Улыбается Иван Захарович.
– Дак это…
Убрал Рыжий со стола бумагу и карандаши. Безропотно.
– Идите, руки сполосните, – велит нам Марфа Измайловна. – Карась, – говорит, – и тот моется.
Пришлось пойти, как тут откажешься.
Рыжий так, побрякал только рукомойником. И я, конечно, не старался.
– В грязи, не куры, не возились. От карандашей сильно не измажешься, – говорит он, трогая руками полотенце.
– Ну, дак ещё бы, – соглашаюсь.
– Карась, – говорит Рыжий. – Карась в воде, тому чё мыться.
Вышли мы с кухни. Дед Иван – на кровати: ждёт приглашения особого. Прошли мы мимо него – как сквозняк – для него-то. Сели за стол.
– А ты чё? – говорит ему Рыжий. – Есть уже, чё ли, расхотел?
Молчит дед Иван. Сосёт трубку – громко – как ребёнок пустышку – причмокивает. Глаза у него, у деда Ивана, опять туда же – на матицу – как кнопками её к потолку припечатал – не упадёт. Кольцо в матице – но зыбки не висит на нём – качать уже, пока ли, некого. Его разве, деда Ивана. Так он, наверное, не отказался бы: глаза такие – как мечтает.
– О, тля, – говорит дед Иван.
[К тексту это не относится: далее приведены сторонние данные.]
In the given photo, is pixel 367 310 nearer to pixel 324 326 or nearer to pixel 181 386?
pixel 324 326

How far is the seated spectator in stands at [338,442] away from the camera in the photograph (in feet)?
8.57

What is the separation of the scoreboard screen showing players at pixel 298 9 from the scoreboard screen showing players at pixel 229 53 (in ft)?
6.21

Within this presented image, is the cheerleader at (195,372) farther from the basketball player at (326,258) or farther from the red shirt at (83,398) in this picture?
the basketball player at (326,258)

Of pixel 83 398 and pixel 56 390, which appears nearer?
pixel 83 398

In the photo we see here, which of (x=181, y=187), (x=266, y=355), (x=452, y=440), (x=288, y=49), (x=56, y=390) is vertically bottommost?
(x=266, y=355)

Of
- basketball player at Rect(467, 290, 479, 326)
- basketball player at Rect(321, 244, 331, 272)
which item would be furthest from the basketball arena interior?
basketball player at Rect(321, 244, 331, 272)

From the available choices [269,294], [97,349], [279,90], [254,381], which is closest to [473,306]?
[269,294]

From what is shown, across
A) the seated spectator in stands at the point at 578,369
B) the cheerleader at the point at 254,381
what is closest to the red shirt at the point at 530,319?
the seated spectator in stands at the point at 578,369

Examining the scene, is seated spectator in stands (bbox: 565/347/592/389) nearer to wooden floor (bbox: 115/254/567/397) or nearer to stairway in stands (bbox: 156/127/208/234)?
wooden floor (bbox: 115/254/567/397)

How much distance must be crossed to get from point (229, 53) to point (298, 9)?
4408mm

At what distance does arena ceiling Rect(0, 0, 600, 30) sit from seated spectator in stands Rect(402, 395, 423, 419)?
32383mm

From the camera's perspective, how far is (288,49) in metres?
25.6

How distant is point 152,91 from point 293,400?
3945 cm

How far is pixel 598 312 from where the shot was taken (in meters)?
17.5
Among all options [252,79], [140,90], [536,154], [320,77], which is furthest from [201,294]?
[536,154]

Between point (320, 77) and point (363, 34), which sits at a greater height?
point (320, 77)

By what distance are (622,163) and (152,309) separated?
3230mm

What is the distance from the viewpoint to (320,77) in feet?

Отвлёкся глазами от матицы. Глядит в упор теперь на Рыжего. И произносит: – Дожил, зараза.
Рыжий:
– Деда, а я-то чё, чё на меня-то?
Глядел, глядел дед Иван на Вовку, будто, кто такой, никак не может вспомнить, а после отвёл трубку ото рта и говорит:
– А у тебя, шшанок, зуб не в том месте вырастет, встревать-то будешь… вот тоже чопик, мать честная.
– А зуб-то чё?
– Дак я об этом жа.
– Ба-а! – кричит Рыжий, – а ложки?!
– Нясу, нясу! – откликается с кухни Марфа Измайловна. – Нясу и ложки, – слышно, как идёт – изба большая.
– Ступат… Кровать аж дажа содрогатца… Не упади там, папкино ты горе, – говорит дед Иван. И говорит: – Дура, она дура и есь… А к старосте-то, дак и таво пушшэ, а вобшэ-то, дак и вовсе… Я вот так и рассуждаю, – и смотрит куда-то – в какую-то точку, и точка эта там где-то, за крышей будто – в небо.